Le Liban devrait ainsi bénéficier d’une aide internationale alors que son économie déjà structurellement déficitaire a largement été impactée par l’instabilité régionale, le conflit civil syrien et l’afflux de réfugiés syriens dont le nombre oscille entre moins de 1 million selon les organismes internationaux jusqu’à 1.8 million selon la Présidence de la République.

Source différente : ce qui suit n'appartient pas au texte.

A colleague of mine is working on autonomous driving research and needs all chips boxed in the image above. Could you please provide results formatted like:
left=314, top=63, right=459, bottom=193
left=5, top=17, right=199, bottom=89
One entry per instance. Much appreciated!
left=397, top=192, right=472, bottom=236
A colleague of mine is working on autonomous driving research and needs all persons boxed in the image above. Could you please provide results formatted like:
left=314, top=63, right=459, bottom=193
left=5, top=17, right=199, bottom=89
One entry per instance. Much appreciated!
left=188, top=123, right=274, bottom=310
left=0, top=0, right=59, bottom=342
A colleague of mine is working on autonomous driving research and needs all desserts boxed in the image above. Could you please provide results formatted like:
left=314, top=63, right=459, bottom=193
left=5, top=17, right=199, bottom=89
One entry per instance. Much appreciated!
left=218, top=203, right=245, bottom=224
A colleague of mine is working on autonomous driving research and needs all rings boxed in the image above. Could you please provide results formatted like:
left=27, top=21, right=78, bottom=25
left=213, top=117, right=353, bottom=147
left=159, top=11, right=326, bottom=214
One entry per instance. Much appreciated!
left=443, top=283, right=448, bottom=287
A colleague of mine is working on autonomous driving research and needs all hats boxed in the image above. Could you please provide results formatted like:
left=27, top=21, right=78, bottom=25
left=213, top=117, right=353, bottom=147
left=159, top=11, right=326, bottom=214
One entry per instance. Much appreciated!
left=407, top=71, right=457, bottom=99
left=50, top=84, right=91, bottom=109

Les Pays participants pourront, quant-à-eux profiter des opportunités se présentant au Liban, notamment dans le secteur gazier et pétrolier avec l’exploitation de la zone maritime économique libanaise ou encore le programme de reconstruction de la Syrie dont le Liban espère devenir la plateforme.

Le Liban a ainsi défini quelques 250 projets, notamment dans les secteurs du transport, de l’eau et et de la production électricité, avec pour objectif de porter la croissance de l’économie à entre 6% et 7% par an, soit au-delà des 4% nécessaires au remboursement du service de la dette publique, alors qu’elle atteint actuellement péniblement 1% depuis 2011.